Baktığımda hiçbir zaman doğru dürüst dikkatlice gözlemleyemeyeceğim bir şey.
Nereye bakarsam bakayım belirli bir noktaya bakamıyorum,
zira bunun tümünün, yakınına gittikçe ve ondan uzaklaştıkça sürekli yeni bakış açısı ortaya koyan bir çağrışım ağı olduğunu fark ediyorum
ve statik olmasına rağmen aslında büyük ölçüde dinamik davranıyor,
çünkü bazı bakış açıları içeriyor, bunlar neredeyse....
Teorik olarak nörofizyoloji, beyin, ağların arka planına baktığınız vakit
bunun çok, çok incelik taşıdığı ve bunun çok ayrıntılı anlayışına sahip olduğu söylenebilir.
Zira bu, normalde ağlarda mevcut olmayan bir şey içeriyor.
Burada, resimde sistematik olarak aşağıdan yukarıya doğru dağılan dalga hareketleri söz konusu.
Yani burada birisi çok şaşırtıcı bir şekilde
bu dinamik ağın, ağ aşırı olan bir süzülme ürettiğini ortaya koyuyor.
Bu, benim tasavvur edebileceğim en zor şekil, eğer statik bir resimde
dinamikliğin düzen sağlayabilecek durumda olduğunu ifade etmek istiyorsam.
Burada bütün ağı aşan bu dalga hareketleri söz konusu
ve bunlar aşağıdan yukarıya doğru giden bir sıralamayla gerçekleşiyor.
Bu şu anlama geliyor: teoriden yola çıkarak çağrışım kurduğum şeyler farklı düzeylerde bir nevi düzen sağlamayı teşkil ediyor
ve bu da benim için, efendime söyleyeyim, ağ konusunda çok geniş kapsamlı bir anlayış anlamına geliyor.
Buradaki şahıs, ağ mimarisinin yanı sıra sadece dinamiklikte de oluşan düzeylerin bulunduğunun bilincinde
ve bunun nasıl ifade edilebileceği problemini çözmeye çalışmış.
Ve bu resimde benim büyüleyici bulduğum başka şey ise, resme yaklaştığım vakit
her şey çok, çok ince bir şekilde dağılıyor.
O zaman aniden bunun biyolojik bir ağ olmadığı,
aksine bunların şehir modelleri, kültür modelleri olduğu izlenimine kapılıyorum.
Bu, sanki yukarıdan yerküreye bakıyormuşsunuz gibi ve bu da... ve çok daha derinine girmek de mümkün.
İşte, resme çok yaklaştığınız vakit sürekli yeni yapılar oluşuyor.
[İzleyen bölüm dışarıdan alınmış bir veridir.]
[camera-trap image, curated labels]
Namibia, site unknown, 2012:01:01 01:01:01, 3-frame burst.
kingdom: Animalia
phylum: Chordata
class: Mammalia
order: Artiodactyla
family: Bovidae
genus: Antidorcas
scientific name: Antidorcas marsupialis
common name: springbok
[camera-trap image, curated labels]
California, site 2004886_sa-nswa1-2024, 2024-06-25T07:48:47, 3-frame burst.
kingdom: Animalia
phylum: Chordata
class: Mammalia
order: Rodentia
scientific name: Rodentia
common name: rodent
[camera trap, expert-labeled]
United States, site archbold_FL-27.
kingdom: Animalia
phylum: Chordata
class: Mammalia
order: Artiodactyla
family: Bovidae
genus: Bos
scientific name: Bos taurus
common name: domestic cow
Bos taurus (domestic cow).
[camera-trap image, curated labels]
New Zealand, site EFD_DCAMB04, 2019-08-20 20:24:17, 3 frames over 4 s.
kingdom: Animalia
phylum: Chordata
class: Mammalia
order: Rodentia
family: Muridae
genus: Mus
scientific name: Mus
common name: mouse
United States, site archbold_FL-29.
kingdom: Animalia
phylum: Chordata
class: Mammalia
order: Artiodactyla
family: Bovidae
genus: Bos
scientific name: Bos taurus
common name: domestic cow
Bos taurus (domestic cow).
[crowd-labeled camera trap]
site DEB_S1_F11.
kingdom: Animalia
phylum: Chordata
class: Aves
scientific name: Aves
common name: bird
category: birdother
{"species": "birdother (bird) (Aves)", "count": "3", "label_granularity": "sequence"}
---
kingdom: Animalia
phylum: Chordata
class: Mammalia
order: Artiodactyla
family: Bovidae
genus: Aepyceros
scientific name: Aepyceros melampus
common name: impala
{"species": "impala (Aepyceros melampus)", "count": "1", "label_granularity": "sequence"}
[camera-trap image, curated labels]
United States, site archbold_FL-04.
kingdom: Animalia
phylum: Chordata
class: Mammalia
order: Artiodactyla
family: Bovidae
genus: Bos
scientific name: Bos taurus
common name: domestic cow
Bu, bu noktada kesinlikle fraktal.
Yani insan sadece burada yer alan bu düzeyler,
bu dalga hareketleri sayesinde genel düzen modeli hissine kapılmıyor,
aksine daha derinine inip öz benzerliğin bütün düzeylerde mevcut olduğunu fark ettiği zaman da.
Bence bu resmi yapan kişi muhtemelen,
kendiliğinden organize olan sistemlerin nasıl hareket ettiğine, doğanın nasıl organize olduğuna
ve bunun değişik ağ yapılarına nasıl yansıdığına dair esaslı bir anlayışa sahip.
Bu nedenle bu, ağ özelliklerini şekillendirme gücü ile
belki de oyun oynarcasına, belki de üstün seviyede analitik inceleme arasında şaşırtıcı bir karışım.
Ve beni en fazla hayran bırakan şey ise,
mevcut çerçevenin başlı başına kabul edilmemesi.
Bu resim bu noktada - bunu bu şekilde söylediğim için özür dilerim - hayâsız bir resim
çünkü çerçeveyle sınırlandırılmayı kabul etmeyen bir resim.
Ve gerçekten ağların özelliği de bu.
Ve bu resmi yaratan kişi her nasıl bir ruha sahipse, olumlu anlamda ukala biri,
zira sınırlar kabul etmiyor.
Bu resmin arkasında yatan kişinin, yaptığı resme az da olsa benzediğini tahmin ettiğim vakit
sınır ötesi şekillendirmeden çocuksu bir zevk aldığını görüyorum.
İşte bu yüzden burada,
sadece sınırsızlaştırma zevkiyle yetinmeyen,
aksine kendisine hep ikinci, asıl olgun soruyu yönelten,
yani sınırsız ağı mümkün kılan düzen kurma sorusunu soran bir görüşme partneriyle karşılaşacağımı tahmin ediyorum.
Yani bu yüzden biraz, evet, biraz bilgin biri.
Yani gerçekten şaşırtıcı olan kısım ise boyut, boyanan alanların santimetrelerle ölçülmesi anlamında değil,
aksine resmin bende yol açtığı çağrışım boyutu.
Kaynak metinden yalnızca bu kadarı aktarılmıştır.